[About this task]: Copy every line of the records exactly, without including the images.

********************

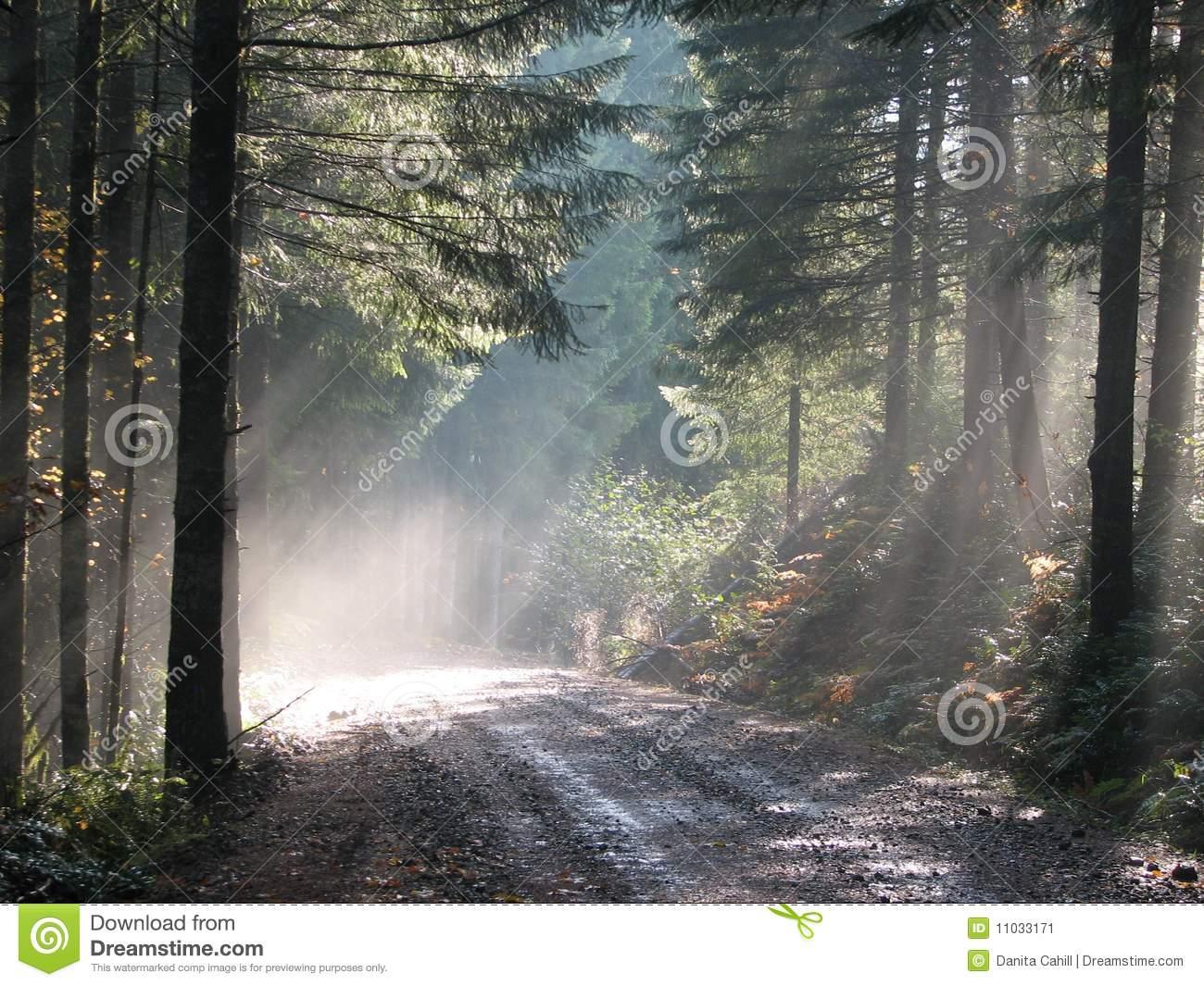 Sun Dappled Forest Stock Image.
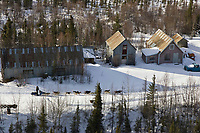 Warren Palfrey runs his team along old mining buildings in the Ophir mining district shortly before arriving at the Ophir checkpoint on Thursday afternoon during the 2008 Iditarod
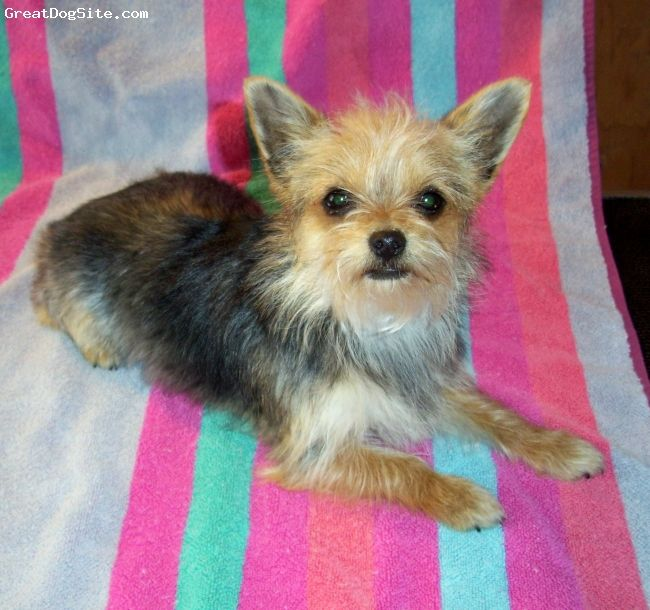 Chorkie Chihuahua Yorkie Mix I Wonder If This Is What Muffin Is Because Muffin Is A Gray Version Of This Dog Yorkie Mix Dog Breeds Designer Dogs Breeds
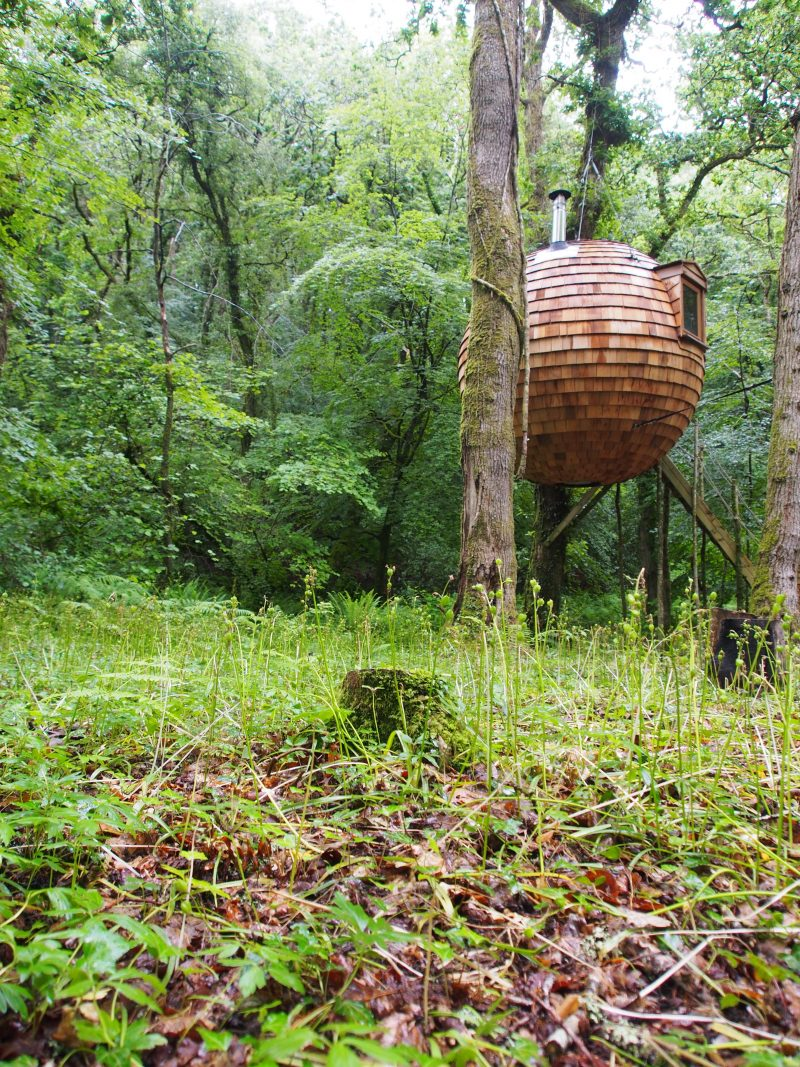 Amazing round treehouse in Cornwall | Conversation Pieces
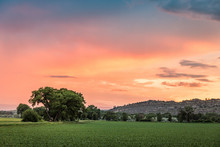 Sunset Over A Rural Setting. M...
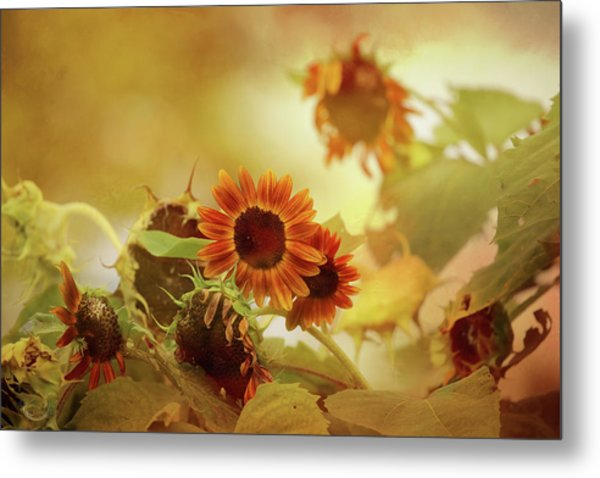 Autumn Blessings Metal Print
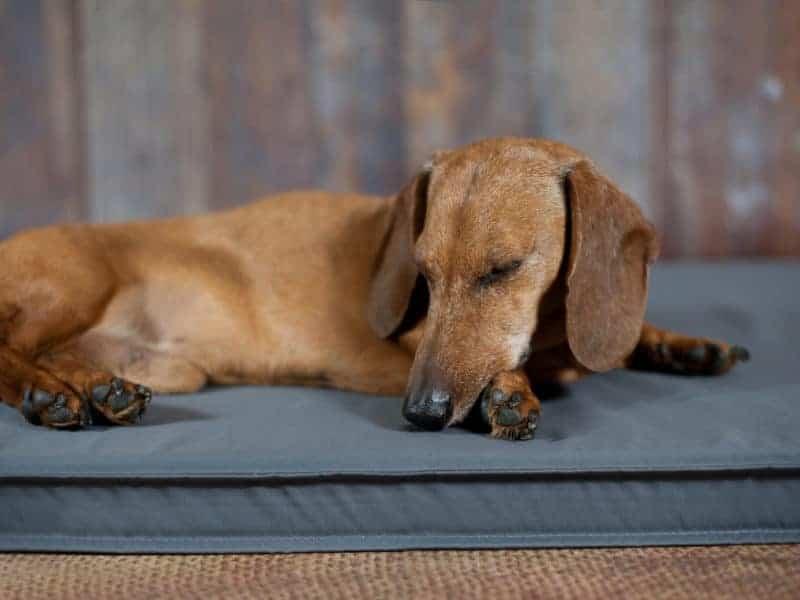 Orthopädische Hundematte Organic 95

********************

[Solution to this problem]:
 Sun Dappled Forest Stock Image.
 Warren Palfrey runs his team along old mining buildings in the Ophir mining district shortly before arriving at the Ophir checkpoint on Thursday afternoon during the 2008 Iditarod
 Chorkie Chihuahua Yorkie Mix I Wonder If This Is What Muffin Is Because Muffin Is A Gray Version Of This Dog Yorkie Mix Dog Breeds Designer Dogs Breeds
 Amazing round treehouse in Cornwall | Conversation Pieces
 Sunset Over A Rural Setting. M...
 Autumn Blessings Metal Print
 Orthopädische Hundematte Organic 95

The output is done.